Steph: Restaurants! Over the past two days I have been to two restaurants and, OMG! it is so difficult to avoid dessert. Most people who know me would tell you that I have a separate stomach for dessert. Even when I'm stuffed, I can get dessert.

One night I went to a pub and they had funnel cake on the menu. I love funnel cake! I love deep fried dough covered in powdered sugar. The second night I was sitting at the side of the table that faced the cake fridge. All night, I stared at a chocolate cake. I imagined a scoop of vanilla ice cream sitting beside a warmed slice of chocolatey goodness...yeah, I'm losing my mind.

Last night I realized how crazy I'm getting. During a conversation a friend said the word "blizzard" and I swear he said "want to go get a DQ blizzard?". Who does that? who goes through sugar withdrawls! it's like I'm stranded in a dessert and I'm imaging an oasis of palm trees and water.

Still, I think I should be proud of myself. I've made it through three days and I haven't had any dessert, candy or baked treat. Gum isn't candy, right?

Wednesday, November 3, 2010

Day 2

Mar: Nights are the hardest, I really really want something sweet at night, whil watchign TV and its o hard to resists...but i was strong and had humus instead...mostly b/c I wantedto tell steph that i did not fail her :)

Tuesday, November 2, 2010

Week 1

Mar:  Steph and I have started the no sugar "diet"...I think DIET as a word has negative connotations, this is more of a detox, at least for me.  When i was pregnant I ate no sugar, afraid that Bella would inherit my sweet tooth, and when I gave birth I pretty much stayed away knowing that if I started I wouldn't be able to control myself.  This is essentially what has happened. 

The result of me having too much sugar is extra pounds and the inability to fall asleep since most of my sugar is consumed at night.  I therefor needed a support system, which is where Steph came in.  As she too felt that she was having too much sugar we decided to be each other support mechanisms, from Monday to Friday.  It was a little difficult to work out the operational definition of sugar and it is still constantly being tweaked, however we are on our way...

For me this means, no sugar what's-so-ever during the week, not in tea, not honey (which I eat by the bowls), not candy, not anything that could be considered remotely bad for you.
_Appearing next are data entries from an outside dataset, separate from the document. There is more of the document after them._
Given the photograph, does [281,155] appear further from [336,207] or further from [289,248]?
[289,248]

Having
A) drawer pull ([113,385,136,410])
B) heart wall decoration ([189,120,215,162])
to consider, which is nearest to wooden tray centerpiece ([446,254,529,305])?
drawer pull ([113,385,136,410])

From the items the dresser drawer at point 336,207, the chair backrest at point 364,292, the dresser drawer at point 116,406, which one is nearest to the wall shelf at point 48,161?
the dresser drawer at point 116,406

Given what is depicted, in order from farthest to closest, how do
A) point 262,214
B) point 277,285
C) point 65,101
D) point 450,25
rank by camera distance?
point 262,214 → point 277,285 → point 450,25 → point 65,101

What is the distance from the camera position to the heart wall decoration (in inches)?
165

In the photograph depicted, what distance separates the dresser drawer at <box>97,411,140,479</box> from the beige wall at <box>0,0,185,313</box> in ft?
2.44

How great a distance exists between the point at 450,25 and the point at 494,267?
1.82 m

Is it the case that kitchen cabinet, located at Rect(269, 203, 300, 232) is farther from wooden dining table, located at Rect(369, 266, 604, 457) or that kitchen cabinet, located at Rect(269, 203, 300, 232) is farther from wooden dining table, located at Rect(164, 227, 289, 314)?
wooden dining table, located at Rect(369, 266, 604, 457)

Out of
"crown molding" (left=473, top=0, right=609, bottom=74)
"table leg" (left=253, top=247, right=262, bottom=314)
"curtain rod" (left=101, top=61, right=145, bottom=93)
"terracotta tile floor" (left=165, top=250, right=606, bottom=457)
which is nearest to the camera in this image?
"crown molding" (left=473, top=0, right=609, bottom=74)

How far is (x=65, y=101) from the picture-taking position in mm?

So far, I have not been doing well.  Which is why I thought that starting this blog and being accountable to Steph and to the WWW, may help me.  I will write every day what I had, and the thought of disappointment may help me stay on track.


Day 1
So, if we count yesterday as being day 1, was a big failure.  I was great at work, where I had to be accountable to Steph but when I got home, my cousins were over and i put out a box of Halloween candy.  As a result, I ate about 5 rockets (packages) and 5 small kit kat bars...I didn't even bother stepping on the scale this morning...Resolution:  Get rid of the Halloween box of candy!!